For mystery readers and watchers, The Housemaid might seem a little derivative at the onset—could this be another The Hand That Rocks the Cradle situation?—but it’s still rather devious in how it plays with audience expectations. The screenplay by Rebecca Sonnenshine is tight in its structure, with most plot points and details usually all accounted for once everything clicks into place. As the layers of the proverbial onion get peeled back, first impressions inevitably change. Whom we should be rooting for is initially challenged via Millie’s voice-over (perhaps too much of it) but then later confirmed.
Sydney Sweeney does play the titular role with an unforthcoming, doe-eyed sensuality, and she gets to surprise with more complexity as the story unfolds, but Amanda Seyfried gets to make an indelibly meal out of playing the ready-to-crack Nina Winchester. It’s one of the film’s showier performances, if not the showiest, and proves Seyfried can fearlessly command every emotion and color in her paintbox. Having made an impression in both It Ends with Us and even more so in Drop, Brandon Sklenar is also quite effective as Andrew, who has to be a heartthrob with more behind the curtain for any of the plot mechanics to work. Michele Morrone (Another Simple Favor) is merely a plot device, but at least he’s a hunky plot device as glowering groundskeeper Enzo. A bleach-blonde Elizabeth Perkins deserves some sort of scene-stealing award, as she devours every limited minute of screen time she has as Andrew’s ice-cold mother.
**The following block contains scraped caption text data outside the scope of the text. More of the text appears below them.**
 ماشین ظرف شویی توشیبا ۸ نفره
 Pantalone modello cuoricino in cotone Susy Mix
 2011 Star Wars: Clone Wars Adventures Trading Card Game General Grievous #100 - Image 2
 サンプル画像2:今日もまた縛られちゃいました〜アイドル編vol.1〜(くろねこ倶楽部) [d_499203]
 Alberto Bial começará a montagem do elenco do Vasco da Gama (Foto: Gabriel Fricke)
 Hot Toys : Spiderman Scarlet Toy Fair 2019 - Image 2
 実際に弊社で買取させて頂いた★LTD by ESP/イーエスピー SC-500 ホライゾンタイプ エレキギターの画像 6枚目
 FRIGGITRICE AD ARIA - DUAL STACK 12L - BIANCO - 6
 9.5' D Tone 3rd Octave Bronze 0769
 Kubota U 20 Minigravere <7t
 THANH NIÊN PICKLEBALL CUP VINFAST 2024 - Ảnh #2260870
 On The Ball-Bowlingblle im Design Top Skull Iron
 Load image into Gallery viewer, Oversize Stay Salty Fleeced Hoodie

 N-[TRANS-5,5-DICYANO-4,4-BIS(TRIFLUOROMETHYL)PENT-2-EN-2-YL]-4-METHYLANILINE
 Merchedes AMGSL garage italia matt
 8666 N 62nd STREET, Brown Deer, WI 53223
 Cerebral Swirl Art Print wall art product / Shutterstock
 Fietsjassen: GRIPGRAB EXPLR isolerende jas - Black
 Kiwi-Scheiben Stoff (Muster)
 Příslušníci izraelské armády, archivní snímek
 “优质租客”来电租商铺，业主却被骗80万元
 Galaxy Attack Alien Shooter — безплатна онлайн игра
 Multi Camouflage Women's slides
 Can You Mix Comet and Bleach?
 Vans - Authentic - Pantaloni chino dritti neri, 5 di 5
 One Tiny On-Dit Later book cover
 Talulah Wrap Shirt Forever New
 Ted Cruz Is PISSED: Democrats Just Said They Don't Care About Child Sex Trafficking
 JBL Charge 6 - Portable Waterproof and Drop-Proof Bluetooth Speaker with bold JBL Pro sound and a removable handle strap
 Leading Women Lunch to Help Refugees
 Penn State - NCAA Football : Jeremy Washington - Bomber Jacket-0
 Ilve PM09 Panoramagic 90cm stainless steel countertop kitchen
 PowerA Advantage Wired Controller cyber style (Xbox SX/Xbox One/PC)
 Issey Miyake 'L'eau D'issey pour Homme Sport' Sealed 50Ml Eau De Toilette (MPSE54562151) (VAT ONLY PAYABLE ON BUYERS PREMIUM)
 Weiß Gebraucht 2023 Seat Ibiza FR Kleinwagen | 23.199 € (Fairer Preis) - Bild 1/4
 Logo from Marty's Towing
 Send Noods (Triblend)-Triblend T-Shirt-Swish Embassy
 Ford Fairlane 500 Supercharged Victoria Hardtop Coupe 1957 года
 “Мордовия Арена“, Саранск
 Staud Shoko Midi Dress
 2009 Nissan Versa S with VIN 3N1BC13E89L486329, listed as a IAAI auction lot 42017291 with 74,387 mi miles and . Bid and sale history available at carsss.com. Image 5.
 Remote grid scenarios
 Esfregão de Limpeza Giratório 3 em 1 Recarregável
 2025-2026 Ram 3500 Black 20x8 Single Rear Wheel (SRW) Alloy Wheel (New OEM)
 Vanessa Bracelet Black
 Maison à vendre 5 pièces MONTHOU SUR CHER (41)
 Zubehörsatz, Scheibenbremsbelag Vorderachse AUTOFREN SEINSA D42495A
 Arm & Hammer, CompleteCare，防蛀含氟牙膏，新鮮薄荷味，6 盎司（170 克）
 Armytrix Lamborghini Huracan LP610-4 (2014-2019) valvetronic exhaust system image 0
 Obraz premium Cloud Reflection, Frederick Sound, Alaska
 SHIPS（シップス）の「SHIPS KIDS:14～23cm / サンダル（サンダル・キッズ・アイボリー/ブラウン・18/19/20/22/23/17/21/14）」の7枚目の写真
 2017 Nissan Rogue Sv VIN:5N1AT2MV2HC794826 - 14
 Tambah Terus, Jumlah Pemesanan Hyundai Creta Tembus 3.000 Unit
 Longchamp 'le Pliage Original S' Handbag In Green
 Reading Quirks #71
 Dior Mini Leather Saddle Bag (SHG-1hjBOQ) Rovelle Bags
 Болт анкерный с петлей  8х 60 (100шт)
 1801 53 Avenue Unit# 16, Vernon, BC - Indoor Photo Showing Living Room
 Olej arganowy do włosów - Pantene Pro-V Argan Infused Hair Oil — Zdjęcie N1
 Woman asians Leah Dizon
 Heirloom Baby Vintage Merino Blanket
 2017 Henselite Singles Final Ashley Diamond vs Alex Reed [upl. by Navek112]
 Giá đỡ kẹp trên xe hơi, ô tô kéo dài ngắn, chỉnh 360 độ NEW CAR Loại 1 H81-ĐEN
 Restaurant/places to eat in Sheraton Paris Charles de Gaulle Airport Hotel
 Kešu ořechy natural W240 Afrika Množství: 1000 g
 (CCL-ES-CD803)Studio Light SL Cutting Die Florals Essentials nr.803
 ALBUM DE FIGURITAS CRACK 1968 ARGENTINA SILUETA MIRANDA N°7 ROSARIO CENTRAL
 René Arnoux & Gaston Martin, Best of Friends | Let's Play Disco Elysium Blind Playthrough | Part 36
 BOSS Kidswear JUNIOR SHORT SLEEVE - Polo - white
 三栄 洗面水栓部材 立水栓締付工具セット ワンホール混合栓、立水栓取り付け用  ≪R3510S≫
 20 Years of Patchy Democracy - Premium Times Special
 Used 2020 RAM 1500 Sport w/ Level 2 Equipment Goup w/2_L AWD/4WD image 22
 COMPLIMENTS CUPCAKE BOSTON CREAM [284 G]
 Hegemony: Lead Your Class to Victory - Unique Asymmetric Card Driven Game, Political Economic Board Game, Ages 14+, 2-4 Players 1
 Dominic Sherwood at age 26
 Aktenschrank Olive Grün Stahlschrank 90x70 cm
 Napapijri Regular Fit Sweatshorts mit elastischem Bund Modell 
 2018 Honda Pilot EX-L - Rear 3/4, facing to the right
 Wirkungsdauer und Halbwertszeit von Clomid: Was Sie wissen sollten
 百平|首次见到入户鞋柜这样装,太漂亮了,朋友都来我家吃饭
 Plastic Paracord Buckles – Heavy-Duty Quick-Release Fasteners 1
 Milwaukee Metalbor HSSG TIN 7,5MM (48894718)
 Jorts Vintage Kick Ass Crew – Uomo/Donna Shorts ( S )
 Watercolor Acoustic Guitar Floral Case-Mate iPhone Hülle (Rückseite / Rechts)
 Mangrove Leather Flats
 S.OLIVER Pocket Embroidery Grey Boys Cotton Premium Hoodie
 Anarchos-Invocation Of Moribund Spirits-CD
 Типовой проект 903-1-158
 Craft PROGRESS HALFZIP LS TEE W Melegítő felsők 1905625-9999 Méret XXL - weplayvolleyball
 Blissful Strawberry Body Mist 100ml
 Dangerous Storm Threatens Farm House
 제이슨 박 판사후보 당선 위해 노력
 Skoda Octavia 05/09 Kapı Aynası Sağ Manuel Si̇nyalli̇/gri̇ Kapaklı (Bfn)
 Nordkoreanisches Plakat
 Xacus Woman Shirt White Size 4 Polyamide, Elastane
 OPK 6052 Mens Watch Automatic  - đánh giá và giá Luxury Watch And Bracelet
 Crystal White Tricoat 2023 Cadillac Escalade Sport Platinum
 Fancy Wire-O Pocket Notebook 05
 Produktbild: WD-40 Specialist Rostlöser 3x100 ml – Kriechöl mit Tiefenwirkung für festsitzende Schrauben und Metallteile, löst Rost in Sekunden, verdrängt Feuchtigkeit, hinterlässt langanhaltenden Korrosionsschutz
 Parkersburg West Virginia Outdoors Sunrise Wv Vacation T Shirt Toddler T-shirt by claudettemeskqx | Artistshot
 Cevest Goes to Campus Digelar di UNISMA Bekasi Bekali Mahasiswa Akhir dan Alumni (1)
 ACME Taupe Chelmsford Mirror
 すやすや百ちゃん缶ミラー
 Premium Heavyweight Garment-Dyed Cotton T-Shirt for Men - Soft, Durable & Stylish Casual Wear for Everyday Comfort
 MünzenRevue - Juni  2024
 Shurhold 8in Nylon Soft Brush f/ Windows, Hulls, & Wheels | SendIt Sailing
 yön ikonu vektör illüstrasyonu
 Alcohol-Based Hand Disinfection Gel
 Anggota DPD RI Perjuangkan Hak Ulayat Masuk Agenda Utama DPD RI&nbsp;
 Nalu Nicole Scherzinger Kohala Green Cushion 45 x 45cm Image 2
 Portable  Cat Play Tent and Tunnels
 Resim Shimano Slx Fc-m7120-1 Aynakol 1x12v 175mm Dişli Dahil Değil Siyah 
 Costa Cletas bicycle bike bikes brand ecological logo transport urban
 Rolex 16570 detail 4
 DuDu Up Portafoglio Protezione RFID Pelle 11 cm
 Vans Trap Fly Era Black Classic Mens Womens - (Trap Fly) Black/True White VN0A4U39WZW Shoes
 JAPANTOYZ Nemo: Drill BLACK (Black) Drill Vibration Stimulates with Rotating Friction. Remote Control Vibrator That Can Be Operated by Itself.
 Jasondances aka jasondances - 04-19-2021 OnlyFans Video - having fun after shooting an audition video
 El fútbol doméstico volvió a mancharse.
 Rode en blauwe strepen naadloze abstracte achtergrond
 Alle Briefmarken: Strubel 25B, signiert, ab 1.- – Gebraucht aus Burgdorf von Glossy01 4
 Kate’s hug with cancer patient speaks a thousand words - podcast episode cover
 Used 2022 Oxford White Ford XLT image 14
Slyly funny when it wants to be and increasingly pulpy as it goes along, this is one sudsy potboiler that goes to some surprisingly disturbing places in the last half-hour. Director Feig gets a lot of mileage out of the manicured production design and volume-speaking costume design, but none of it would land without an expert balance in tone and the right performers who can take out the trash with sincerity. While the film fares less convincingly as a female empowerment tale, The Housemaid is the popcorniest of popcorn thrillers that makes you want a refill.
Rating: 3.5/5
The Housemaid hits theaters on December 19, 2025.